La casa de los Videau disponía de un servicio doméstico bastante numeroso: cocinera y ayudantes de cocina, nodriza, chófer, criadas. La fortuna familiar provenía de los viñedos de la Mitidja, que durante aquel periodo habían hecho ricos a muchos colonos; aquí podríamos aludir a la filoxera en las viñas metropolitanas.
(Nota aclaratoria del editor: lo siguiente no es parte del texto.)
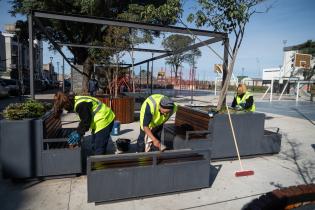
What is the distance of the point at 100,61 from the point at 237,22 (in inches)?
380

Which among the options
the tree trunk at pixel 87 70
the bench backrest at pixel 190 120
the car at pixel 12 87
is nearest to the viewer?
the bench backrest at pixel 190 120

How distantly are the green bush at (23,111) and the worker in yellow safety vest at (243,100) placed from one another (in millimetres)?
4357

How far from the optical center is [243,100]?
6418 millimetres

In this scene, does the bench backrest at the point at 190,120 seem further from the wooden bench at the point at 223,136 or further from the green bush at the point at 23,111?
the green bush at the point at 23,111

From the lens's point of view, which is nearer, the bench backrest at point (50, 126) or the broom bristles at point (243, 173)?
the bench backrest at point (50, 126)

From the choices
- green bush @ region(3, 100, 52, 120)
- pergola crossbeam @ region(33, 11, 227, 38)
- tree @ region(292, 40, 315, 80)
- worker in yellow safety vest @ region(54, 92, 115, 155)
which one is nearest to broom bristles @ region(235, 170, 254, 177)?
worker in yellow safety vest @ region(54, 92, 115, 155)

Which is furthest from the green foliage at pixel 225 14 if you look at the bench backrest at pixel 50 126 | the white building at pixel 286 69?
the white building at pixel 286 69

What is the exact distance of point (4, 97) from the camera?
1933 cm

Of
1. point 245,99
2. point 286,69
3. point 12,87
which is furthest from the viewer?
point 286,69

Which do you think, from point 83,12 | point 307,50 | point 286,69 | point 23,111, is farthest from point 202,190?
point 286,69

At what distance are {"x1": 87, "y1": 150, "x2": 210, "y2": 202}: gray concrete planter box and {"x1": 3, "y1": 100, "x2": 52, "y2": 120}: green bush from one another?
5.09 feet

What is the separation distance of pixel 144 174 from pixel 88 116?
3.88 ft

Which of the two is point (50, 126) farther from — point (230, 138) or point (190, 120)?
point (230, 138)

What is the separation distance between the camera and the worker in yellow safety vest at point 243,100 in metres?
6.15
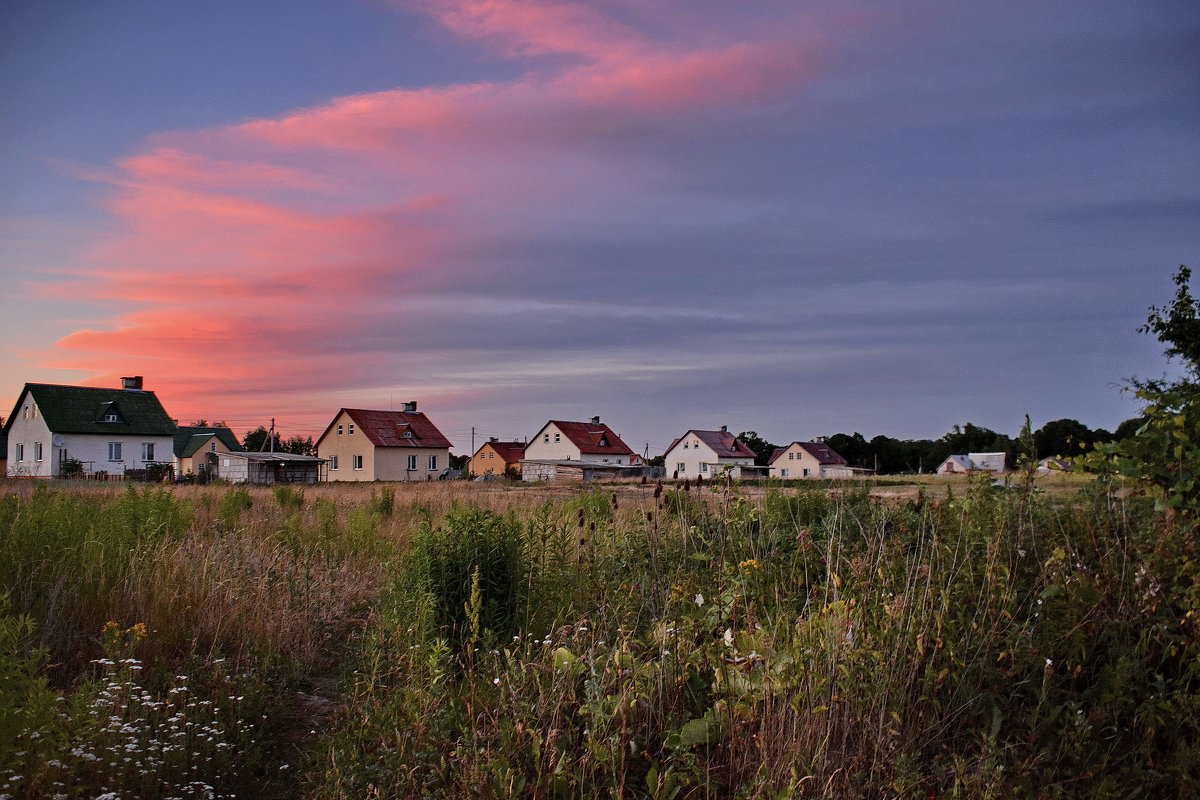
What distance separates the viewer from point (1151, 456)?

El apuesto militar no dejaba indiferente a ninguna de sus jóvenes empleadas, pero era a Alphonsine a quien había elegido. Más tarde, ella misma contaría de buena gana su historia, acompañándola de comentarios con implicaciones morales, ya que de todas aquellas chicas ella era la más inteligente, y eso fue precisamente lo que a él le gustó.

El ordenanza y la criada, Louis Audin y Alphonsine Fort, sus padres, mis abuelos, se casaron en Koléa el 12 de junio de 1923. En el libro de familia, mi abuelo figuraba como «empleado» (había conseguido un empleo de guardabosques) y mi abuela, pese a que trabajaba desde los catorce años, como «sin profesión». Cabe la posibilidad de que ella considerase dicha mención como un ascenso social.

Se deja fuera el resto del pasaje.